I've been building homemade water guns for over a year in the style of a 2 inch diameter piston water cannon. It gets its air from 3/8 inch air hose wrapped around it so that I can have the cannon ready on standby and take the valve "safety" off whenever I want to fire. For a brief time, I was able to get an 80 ft. (70 ft. effective) range at 150 psi, but have since taken it apart to make it better (and because I made mistakes).
My history aside, you guys have some killer ideas in this forum, and I hope you like mine.

As you know, regular APH water guns have separate tanks for air and water, and you force the water in your pump through one way valves to pressurize air. This results in top heavy setups that you can only hold upright, are not linear, and drop off pressure quickly.
Idea #1 is to put a piston in between the air and the water so it can be moved about, and to move the air chamber to a horizontal position, more resembling a water cannon, and allowing for greater capacity.
Normal APH's drop off pressure quickly because they essentially have small volume of air that start out at normal pressure.
Idea #2 is to pre-pressurize the air and install a pressure regulator similar to SSCBen's CAPH, to where there is the pipe with the piston in it (1''-2'' ID) which compresses air to purely air pipes which wrap around the main pipe (for ergonomics).
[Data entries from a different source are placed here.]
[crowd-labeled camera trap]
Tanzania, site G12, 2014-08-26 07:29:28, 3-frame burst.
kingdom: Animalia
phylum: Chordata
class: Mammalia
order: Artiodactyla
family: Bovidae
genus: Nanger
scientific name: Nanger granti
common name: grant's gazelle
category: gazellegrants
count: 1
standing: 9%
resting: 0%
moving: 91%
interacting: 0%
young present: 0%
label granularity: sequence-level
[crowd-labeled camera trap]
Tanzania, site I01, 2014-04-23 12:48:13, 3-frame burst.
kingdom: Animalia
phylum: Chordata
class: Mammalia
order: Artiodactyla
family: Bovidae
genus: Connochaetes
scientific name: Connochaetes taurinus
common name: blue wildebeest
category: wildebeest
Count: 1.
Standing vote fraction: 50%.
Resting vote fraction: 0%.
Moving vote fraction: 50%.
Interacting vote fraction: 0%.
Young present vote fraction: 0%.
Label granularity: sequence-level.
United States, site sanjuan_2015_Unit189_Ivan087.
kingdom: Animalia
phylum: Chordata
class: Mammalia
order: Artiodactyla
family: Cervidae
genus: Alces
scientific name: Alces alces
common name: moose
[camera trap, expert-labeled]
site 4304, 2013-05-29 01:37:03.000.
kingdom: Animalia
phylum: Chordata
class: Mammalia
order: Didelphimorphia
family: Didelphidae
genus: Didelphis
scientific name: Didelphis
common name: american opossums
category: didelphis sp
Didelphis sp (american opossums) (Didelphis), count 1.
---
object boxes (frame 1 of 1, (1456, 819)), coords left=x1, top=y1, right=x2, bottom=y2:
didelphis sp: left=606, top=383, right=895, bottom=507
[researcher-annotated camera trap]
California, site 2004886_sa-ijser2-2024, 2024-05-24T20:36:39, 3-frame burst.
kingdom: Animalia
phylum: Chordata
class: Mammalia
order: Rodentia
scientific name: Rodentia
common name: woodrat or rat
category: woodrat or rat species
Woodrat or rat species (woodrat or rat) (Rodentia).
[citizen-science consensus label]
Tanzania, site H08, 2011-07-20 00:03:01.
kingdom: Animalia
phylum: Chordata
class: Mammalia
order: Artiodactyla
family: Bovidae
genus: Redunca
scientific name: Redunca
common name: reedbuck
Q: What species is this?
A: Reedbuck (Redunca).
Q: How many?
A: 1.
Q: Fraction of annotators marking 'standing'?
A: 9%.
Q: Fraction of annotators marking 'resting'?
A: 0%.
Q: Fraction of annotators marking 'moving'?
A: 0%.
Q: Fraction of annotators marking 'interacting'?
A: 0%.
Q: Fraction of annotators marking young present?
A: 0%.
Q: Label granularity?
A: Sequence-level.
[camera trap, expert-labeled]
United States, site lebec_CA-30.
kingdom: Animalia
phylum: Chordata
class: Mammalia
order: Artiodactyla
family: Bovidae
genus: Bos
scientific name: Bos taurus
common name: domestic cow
A key difference is the addition of a ball valve bypass which can be opened to allow air to get around the pressure regulator (if the pressure regulator acts like a check valve, which some do), and then close to allow constant pressure (100+ psi) the other way.
A lot of aspects are similar to a water cannon and many to a CAPH. But what limits a CAPH (sorry, off topic from APH), is the need for external pressurization and replenishing of air. The Idea #2 I told (I'll post many drawings later) does not require extra air, because the system is contained from the bypass.
Idea #3 is to use the same pump for both pressurizing air and water. Instead of the fluid coming in the first check valve and being pushed out the second, the fluid has a choice of two (second check valves), one being sorted exclusively for air and the other only for water. The flow can be redirected into two possible paths: one to the air tank, and the other to the water chamber.
So in total, the water gun would require 2-3 Check Valves (depending on configuration) and 4 ball valves (1 for water flow path, 1 for air flow path, 1 for pressure reducer bypass, and 1 to shoot the water).
Again, I'm going to post a few pictures to make what I'm saying make sense. The packaging is the difficult part. How do you like it? Tell me if it makes sense, if you love it, hate it, or any of that.
Edit: When I said pictures, I meant drawings because this is just a concept. Sorry for the confusion.